Vous ne connaissez sûrement pas Bürokratt. C’est l’assistant virtuel des sites Internet gouvernementaux en Estonie, petit Etat balte de 1,3 million d’habitants, indépendant depuis 1991, qui s’est mué en champion de l’administration numérique en l’espace de trente ans. «Aujourd’hui, 99% des démarches du citoyen sont accessibles en ligne», affirme Petra Holm, une conseillère gouvernementale en poste à Tallinn, la capitale.
Sur son espace personnel, cette quadragénaire nous montre comment accéder à toutes les démarches d’état civil et de santé. Mais aussi comment voter ou gérer une entreprise. Avec une simple carte à puce reliée à son ordinateur par un boîtier, elle accède à une plateforme globale où s’échangent des milliards de données par an. «Dès sa naissance, chaque enfant est doté d’une identité numérique et de cette carte renouvelée tous les cinq ans. L'état civil a été numérisé dès 2001. Il n’y a aucun papier à remplir, tout est automatisé», détaille-t-elle.
Une confiance quasi aveugle dans le système
Sur la plateforme, le principe est simple: une seule fois, l’administration demande au citoyen les informations. Puis, en fonction des besoins, les différents services (police, impôts, Sécu…) s’interrogent entre eux, économisant ainsi des tonnes de papier. Et cela en toute transparence puisque le citoyen sait quel service a demandé quoi. «Ici, 100% de la population a un compte bancaire en ligne. Donc, quand vous sollicitez un prêt immobilier, la banque interroge les services fiscaux pour vous faire une proposition en quelques heures», illustre Petra Holm
L’Estonie est un pionnier de la déclaration fiscale numérique (2000) et de la signature électronique (2002). Le prélèvement à la source tel qu’on le connaît en France y a été développé voilà vingt ans. En 2017, 97% de la population était déjà connectée en 4G et 90% des foyers raccordés à la fibre. Et les personnes âgées se sont vite converties au numérique, au point que, lors des dernières élections législatives en 2023, la quasi-totalité des plus de 75 ans a voté en ligne!
Le secret de l’efficacité administrative estonienne repose sur un travail collégial entre le public et le privé, et une confiance quasi aveugle dans le système. Les Estoniens n’ont pas peur de Big Brother puisque leur e-Estonie ne les a jamais trahis. D’ailleurs, les businessmen locaux rencontrent régulièrement le Premier ministre pour améliorer le service. Ils ont ainsi obtenu des autorités le programme e-Residency.

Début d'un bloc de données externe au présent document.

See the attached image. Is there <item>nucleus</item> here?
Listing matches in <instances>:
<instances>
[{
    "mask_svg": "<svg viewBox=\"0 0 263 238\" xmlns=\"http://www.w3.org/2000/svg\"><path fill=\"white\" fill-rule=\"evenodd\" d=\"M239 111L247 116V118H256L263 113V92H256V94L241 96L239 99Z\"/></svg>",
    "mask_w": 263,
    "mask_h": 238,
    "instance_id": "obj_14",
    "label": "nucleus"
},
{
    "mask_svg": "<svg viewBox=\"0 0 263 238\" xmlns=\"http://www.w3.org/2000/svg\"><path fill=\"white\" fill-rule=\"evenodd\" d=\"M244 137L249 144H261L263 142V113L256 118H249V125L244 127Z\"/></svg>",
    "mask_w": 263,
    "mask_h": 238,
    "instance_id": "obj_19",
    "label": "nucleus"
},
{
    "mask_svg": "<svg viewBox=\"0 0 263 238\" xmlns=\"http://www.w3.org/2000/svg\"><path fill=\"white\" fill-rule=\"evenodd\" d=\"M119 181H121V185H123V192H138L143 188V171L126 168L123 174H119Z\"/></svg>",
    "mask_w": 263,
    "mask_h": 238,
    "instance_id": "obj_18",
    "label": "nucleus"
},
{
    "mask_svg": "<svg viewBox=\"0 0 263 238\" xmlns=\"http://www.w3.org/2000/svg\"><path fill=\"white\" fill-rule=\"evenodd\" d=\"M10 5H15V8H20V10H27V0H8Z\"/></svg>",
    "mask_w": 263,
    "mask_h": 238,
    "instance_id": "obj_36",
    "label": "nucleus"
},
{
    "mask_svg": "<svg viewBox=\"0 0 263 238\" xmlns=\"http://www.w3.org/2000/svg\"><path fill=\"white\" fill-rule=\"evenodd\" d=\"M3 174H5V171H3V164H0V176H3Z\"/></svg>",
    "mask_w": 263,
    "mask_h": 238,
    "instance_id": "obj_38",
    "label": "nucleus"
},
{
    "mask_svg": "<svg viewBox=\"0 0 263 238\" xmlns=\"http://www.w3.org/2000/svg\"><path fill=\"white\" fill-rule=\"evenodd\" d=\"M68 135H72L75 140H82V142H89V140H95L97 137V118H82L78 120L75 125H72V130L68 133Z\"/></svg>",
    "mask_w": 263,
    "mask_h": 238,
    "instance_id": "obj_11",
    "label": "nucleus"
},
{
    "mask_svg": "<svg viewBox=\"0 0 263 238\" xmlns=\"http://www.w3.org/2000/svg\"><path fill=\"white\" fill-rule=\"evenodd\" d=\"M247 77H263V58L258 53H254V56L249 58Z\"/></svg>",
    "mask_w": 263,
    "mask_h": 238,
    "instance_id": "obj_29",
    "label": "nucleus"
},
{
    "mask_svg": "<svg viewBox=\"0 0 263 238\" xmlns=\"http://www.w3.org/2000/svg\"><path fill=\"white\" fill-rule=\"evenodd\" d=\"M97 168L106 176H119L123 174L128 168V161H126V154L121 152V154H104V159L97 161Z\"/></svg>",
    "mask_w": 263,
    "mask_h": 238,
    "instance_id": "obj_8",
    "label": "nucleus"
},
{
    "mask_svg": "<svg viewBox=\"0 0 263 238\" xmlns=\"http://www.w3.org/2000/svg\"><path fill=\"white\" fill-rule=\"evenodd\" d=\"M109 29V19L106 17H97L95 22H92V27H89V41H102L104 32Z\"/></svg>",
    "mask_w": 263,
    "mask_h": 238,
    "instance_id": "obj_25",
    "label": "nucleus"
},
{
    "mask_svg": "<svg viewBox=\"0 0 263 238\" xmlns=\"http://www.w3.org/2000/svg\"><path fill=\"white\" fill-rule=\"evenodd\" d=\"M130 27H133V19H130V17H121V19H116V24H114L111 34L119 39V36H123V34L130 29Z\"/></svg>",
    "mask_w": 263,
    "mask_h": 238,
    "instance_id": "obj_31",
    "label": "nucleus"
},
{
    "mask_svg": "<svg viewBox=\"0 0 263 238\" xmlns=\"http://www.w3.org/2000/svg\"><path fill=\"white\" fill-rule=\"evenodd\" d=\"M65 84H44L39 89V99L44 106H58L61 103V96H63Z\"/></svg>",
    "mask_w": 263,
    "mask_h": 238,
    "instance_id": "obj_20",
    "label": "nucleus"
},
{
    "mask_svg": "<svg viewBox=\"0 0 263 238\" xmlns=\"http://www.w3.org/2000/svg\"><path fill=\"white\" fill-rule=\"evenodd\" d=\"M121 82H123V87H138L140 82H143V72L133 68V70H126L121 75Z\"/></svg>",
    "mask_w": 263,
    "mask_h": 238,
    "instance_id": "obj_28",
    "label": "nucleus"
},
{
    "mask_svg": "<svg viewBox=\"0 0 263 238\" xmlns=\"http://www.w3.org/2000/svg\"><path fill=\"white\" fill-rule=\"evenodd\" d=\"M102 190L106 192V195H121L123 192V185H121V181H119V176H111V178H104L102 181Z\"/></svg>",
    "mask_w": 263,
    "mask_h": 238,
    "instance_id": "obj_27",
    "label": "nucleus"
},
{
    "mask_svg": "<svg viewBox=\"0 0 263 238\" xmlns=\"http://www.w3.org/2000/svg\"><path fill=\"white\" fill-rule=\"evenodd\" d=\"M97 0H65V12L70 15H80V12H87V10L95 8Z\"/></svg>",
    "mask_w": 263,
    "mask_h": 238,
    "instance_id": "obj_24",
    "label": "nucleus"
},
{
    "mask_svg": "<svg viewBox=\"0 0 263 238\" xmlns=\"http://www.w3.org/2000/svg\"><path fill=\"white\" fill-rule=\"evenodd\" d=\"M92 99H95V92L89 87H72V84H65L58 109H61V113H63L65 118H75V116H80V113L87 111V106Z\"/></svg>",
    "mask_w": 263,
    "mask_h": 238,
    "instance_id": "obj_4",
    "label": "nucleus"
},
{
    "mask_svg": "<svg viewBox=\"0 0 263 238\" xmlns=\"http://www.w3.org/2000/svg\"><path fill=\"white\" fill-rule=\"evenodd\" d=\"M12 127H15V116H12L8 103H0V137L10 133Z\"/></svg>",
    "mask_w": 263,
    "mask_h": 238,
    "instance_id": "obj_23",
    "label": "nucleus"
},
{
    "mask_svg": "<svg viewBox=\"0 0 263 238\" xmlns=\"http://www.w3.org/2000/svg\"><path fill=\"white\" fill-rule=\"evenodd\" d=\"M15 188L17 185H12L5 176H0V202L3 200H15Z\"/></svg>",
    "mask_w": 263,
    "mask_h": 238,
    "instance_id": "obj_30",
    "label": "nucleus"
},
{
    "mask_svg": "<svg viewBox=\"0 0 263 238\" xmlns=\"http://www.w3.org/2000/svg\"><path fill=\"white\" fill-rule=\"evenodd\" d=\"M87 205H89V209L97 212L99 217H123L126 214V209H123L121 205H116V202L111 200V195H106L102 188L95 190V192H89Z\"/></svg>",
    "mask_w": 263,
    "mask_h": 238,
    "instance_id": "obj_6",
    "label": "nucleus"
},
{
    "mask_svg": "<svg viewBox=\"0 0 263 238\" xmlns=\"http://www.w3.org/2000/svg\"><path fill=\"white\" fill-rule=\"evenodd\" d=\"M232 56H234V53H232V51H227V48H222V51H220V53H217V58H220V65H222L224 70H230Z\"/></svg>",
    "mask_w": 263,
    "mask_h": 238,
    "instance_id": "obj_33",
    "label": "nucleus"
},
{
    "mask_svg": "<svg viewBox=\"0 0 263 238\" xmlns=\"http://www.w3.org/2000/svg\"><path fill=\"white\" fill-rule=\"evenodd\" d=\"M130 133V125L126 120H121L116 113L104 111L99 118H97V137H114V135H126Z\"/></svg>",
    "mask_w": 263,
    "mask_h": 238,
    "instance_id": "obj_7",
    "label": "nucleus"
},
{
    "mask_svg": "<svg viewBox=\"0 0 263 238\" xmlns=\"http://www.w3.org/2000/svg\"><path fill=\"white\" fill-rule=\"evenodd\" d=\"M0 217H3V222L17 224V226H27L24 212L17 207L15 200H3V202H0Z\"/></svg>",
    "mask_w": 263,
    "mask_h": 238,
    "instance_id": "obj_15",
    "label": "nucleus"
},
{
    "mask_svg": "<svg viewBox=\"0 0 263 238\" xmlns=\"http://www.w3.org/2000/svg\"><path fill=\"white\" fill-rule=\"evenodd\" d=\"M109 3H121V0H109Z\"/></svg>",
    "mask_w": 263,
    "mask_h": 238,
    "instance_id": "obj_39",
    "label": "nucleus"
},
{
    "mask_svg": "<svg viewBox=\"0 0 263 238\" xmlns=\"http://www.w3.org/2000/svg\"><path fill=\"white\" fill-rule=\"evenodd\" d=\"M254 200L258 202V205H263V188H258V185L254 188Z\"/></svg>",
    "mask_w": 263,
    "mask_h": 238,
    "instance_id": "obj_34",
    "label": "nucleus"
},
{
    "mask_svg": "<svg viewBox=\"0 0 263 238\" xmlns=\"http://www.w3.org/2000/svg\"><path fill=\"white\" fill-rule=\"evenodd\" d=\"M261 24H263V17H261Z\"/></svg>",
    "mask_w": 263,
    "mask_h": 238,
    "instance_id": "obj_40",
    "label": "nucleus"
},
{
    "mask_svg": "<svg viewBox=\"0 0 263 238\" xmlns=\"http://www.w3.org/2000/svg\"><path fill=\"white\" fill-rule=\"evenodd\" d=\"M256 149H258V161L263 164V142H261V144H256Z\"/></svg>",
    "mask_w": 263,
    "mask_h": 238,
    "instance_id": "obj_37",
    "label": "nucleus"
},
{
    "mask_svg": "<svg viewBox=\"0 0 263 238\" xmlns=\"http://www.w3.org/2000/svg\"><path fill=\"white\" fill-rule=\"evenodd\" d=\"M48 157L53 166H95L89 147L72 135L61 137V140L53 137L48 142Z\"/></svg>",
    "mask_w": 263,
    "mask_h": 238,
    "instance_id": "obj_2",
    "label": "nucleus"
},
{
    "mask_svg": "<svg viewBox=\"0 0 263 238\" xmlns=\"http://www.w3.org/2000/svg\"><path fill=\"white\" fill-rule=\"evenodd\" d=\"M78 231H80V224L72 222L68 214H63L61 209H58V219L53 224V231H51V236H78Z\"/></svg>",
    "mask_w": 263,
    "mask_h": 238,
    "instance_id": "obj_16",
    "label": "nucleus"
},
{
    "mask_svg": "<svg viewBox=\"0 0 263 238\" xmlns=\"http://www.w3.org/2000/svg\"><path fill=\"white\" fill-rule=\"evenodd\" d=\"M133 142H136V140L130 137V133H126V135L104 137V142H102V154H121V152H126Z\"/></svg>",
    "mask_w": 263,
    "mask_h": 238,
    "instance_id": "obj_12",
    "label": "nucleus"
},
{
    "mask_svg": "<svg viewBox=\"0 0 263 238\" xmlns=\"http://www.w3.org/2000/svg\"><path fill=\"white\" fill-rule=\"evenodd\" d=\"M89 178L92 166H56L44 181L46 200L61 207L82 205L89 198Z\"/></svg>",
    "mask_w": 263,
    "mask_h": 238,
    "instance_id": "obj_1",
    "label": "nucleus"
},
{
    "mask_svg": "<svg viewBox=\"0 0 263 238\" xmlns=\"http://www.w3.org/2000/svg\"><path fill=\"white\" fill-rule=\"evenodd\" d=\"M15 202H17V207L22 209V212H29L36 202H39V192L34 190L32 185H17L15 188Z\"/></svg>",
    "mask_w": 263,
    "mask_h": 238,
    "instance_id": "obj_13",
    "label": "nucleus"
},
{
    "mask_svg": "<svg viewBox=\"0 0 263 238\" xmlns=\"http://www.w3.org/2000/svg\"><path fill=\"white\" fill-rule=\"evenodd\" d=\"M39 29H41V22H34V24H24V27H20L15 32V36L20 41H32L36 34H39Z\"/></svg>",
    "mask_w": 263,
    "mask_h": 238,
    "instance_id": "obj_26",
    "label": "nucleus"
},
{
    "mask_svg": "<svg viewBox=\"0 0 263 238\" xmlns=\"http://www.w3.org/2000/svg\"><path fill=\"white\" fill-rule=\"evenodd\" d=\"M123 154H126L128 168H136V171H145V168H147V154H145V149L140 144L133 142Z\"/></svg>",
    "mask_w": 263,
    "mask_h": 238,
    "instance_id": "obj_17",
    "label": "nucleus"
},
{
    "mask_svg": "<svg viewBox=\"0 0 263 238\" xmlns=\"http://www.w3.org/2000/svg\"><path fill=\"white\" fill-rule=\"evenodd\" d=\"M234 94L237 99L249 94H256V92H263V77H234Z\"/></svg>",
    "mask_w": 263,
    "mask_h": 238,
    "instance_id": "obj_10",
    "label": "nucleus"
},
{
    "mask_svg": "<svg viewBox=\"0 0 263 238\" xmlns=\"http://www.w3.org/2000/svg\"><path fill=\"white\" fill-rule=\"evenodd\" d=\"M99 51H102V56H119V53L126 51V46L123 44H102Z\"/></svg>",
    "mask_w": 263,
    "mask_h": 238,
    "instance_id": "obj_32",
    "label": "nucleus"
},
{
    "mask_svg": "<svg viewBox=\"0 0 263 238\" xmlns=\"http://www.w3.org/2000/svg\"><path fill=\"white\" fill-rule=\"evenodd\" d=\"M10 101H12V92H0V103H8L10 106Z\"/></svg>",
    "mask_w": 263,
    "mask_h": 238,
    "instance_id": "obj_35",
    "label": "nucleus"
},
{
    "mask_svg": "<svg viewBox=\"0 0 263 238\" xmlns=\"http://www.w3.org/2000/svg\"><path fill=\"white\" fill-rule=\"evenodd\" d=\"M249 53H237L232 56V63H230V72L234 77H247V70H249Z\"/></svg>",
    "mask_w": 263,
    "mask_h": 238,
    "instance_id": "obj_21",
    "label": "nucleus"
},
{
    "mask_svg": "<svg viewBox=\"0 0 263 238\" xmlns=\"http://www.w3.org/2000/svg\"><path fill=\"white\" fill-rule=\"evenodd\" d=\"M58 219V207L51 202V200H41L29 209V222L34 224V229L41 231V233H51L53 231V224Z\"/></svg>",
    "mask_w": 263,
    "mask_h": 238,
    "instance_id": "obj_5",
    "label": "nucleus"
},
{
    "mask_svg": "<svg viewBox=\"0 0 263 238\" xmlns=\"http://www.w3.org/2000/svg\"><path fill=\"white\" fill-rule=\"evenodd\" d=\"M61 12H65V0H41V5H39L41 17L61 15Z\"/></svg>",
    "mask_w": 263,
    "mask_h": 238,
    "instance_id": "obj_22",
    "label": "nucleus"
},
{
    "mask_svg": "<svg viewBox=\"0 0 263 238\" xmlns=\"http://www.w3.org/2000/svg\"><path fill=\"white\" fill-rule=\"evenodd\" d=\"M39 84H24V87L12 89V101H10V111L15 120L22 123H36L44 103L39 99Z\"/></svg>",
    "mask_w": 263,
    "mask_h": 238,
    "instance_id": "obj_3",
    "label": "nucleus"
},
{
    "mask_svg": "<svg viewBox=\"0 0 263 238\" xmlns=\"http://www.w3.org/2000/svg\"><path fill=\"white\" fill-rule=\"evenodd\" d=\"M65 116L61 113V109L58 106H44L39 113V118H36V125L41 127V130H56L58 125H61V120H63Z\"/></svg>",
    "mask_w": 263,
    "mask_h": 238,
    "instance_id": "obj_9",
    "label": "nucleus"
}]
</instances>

Bientôt le mariage et le divorce à l’amiable en ligne
Celui-ci «fournit une identité numérique aux non-résidents, permettant aux entrepreneurs du monde entier de créer et de gérer une entreprise basée dans l'Union européenne entièrement en ligne. Cette approche tout numérique a contribué à l'essor d'entreprises comme Bolt», indique Martin Villig, cofondateur avec son frère Markus de cette plateforme de VTC, numéro 2 européen derrière Uber. Avec un prêt de 5000 euros, le tandem a bâti en dix ans «un groupe implanté dans 50 pays et réalisant 2 milliards d’euros de chiffre d’affaires». Une vraie success-story.
Dans cet Etat 100% digital, les risques cyber sont réels, et la menace russe constante. Mais l’Estonie estime que l’architecture très éclatée de son réseau numérique la protège contre une paralysie totale. C’est pourquoi le pays continue d’avancer et proposera bientôt deux démarches importantes: le mariage et le divorce à l’amiable. «2025 sera l’ère du 100% digital», se réjouit Petra Holm, convaincue que ce système est tout à fait duplicable en France. «Ce n’est pas une question d’échelle, mais d’état d’esprit. Ici, nous n’attendons pas de savoir si tout est OK pour lancer un nouveau service digital. Nous l’améliorons en marchant.» En Estonie, la technologie a vaincu la bureaucratie.